Silink M

The Children's Hospital at Westmead, Sydney, Australia


Intersex is a neonatal emergency. Gender assignment is not possible without urgent investigation in a specialized centre (chromosome analysis, imaging by ultrasound and genitogram contrast studies, hormone studies and subsequent genetic studies if indicated). Life-threatening medical conditions (various forms of congenital adrenal hyperplasia) need rapid exclusion. Decision making is helped by characterizing the chromosomal sex (46 XX, 46 XY, other), gonadal sex (testis, ovary, ovotestis, dysgenetic), internal duct sex (Wolffian, Mullerian) and external duct sex (male, female, indeterminate).

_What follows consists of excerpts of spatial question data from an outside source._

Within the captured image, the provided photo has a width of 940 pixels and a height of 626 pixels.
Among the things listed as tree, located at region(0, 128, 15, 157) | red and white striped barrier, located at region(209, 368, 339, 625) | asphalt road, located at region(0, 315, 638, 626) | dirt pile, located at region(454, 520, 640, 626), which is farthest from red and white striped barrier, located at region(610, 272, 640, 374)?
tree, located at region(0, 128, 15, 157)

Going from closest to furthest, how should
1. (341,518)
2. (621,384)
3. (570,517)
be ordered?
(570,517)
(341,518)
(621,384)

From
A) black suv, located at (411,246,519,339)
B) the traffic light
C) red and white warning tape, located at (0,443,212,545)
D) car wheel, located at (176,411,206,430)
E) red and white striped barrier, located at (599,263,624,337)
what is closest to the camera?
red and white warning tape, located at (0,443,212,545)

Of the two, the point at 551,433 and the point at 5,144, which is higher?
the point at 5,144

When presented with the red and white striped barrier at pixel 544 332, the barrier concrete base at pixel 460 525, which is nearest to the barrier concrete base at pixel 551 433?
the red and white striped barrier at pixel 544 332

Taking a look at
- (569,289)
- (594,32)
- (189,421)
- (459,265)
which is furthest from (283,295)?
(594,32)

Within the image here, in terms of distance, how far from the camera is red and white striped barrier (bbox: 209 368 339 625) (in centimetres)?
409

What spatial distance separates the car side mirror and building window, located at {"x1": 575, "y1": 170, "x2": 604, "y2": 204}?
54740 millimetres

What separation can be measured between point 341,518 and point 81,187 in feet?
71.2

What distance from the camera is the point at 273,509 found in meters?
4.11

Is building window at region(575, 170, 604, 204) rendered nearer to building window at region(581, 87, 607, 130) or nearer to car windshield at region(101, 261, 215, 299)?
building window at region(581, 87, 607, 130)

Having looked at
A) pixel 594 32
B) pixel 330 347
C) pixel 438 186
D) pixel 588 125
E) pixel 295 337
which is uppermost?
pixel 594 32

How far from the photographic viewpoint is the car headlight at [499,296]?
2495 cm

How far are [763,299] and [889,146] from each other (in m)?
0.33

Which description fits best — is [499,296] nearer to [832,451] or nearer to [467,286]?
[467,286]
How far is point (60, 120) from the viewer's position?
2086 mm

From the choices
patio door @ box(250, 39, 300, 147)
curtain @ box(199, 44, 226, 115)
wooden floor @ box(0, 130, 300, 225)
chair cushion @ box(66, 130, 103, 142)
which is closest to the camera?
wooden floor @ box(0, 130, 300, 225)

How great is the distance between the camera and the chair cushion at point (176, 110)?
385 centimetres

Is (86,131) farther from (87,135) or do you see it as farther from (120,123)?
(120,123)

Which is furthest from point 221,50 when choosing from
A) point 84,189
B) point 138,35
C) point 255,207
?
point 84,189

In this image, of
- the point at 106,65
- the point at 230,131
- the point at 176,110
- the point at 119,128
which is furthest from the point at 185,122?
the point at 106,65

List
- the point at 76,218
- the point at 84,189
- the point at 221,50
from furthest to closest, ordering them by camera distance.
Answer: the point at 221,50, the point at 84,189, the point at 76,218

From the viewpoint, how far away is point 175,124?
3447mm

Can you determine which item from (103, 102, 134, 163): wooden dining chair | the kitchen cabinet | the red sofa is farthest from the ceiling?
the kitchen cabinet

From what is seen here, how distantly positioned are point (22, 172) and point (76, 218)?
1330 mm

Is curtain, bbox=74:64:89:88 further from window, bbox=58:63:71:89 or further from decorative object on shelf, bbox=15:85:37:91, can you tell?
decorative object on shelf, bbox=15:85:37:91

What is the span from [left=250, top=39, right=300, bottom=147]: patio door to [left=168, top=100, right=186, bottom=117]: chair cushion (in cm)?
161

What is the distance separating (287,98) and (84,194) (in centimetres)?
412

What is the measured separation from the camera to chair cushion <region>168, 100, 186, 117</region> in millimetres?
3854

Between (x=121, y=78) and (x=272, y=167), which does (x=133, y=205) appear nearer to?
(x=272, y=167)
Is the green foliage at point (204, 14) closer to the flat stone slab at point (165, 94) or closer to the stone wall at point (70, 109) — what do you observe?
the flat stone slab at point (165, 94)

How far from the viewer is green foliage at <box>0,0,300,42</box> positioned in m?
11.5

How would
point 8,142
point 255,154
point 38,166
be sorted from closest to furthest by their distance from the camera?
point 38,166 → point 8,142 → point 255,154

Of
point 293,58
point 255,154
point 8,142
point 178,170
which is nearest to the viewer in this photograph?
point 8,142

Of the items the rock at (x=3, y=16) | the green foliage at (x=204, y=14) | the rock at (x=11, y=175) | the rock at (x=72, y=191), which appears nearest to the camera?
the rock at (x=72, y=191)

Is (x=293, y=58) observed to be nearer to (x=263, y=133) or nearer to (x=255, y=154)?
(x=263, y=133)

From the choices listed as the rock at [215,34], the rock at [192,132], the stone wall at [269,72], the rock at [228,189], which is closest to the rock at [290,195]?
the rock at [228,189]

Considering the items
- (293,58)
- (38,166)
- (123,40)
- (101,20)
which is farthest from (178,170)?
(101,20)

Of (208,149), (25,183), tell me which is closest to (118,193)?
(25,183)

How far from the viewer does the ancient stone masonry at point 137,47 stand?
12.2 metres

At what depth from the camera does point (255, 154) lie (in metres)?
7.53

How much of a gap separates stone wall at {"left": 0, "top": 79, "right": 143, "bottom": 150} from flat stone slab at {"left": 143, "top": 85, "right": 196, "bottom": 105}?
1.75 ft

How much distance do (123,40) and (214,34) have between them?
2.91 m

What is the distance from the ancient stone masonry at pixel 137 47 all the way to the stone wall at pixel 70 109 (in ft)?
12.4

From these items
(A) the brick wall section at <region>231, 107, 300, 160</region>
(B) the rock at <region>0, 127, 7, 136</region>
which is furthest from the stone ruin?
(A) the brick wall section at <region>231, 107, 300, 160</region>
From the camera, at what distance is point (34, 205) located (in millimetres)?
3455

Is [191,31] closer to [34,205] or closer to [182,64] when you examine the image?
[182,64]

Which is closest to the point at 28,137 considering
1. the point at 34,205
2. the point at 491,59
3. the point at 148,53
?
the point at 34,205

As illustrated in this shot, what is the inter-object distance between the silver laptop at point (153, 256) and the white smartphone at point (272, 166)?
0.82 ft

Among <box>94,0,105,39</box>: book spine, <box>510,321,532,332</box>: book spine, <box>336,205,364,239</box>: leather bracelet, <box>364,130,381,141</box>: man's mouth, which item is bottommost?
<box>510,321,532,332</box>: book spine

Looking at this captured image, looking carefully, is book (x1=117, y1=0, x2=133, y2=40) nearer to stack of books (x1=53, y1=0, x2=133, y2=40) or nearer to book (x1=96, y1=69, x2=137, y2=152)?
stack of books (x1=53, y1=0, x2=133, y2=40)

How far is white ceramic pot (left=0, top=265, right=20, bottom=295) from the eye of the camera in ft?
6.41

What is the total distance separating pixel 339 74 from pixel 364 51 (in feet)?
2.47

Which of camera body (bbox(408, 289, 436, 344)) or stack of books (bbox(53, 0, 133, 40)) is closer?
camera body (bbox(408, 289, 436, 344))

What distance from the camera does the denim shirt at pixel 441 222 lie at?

Treatment needs to be individualized and may involve gender assignment, hormone replacement and reconstructive surgery. The timing and extent of surgery is a question under vigorous debate with a greater emphasis on the patient's rights to be part of the treatment recommendation.


Sexual differentiation involves many genes controlling a cascade of events affecting gonads, Mullerian and Wolffian structures, urogenital sinus, external genitalia and the CNS. Genes important in the differentiation of the indifferent gonad include WT1 and SF-1. The DSS locus is important for ovarian differentiation. Testis differentiation is dependent on SOX-9 expression. SF-1 also has a role in activating Mullerian Inhibitory Substance gene expression in the developing testis. Wolffian duct and male genital development are dependent on testosterone action (synthesis of testosterone and dihydrotestosterone, binding to androgen receptors, nuclear translocation, and subsequent gene expression). Gender identity seems to be a hormonally dependent process in the CNS.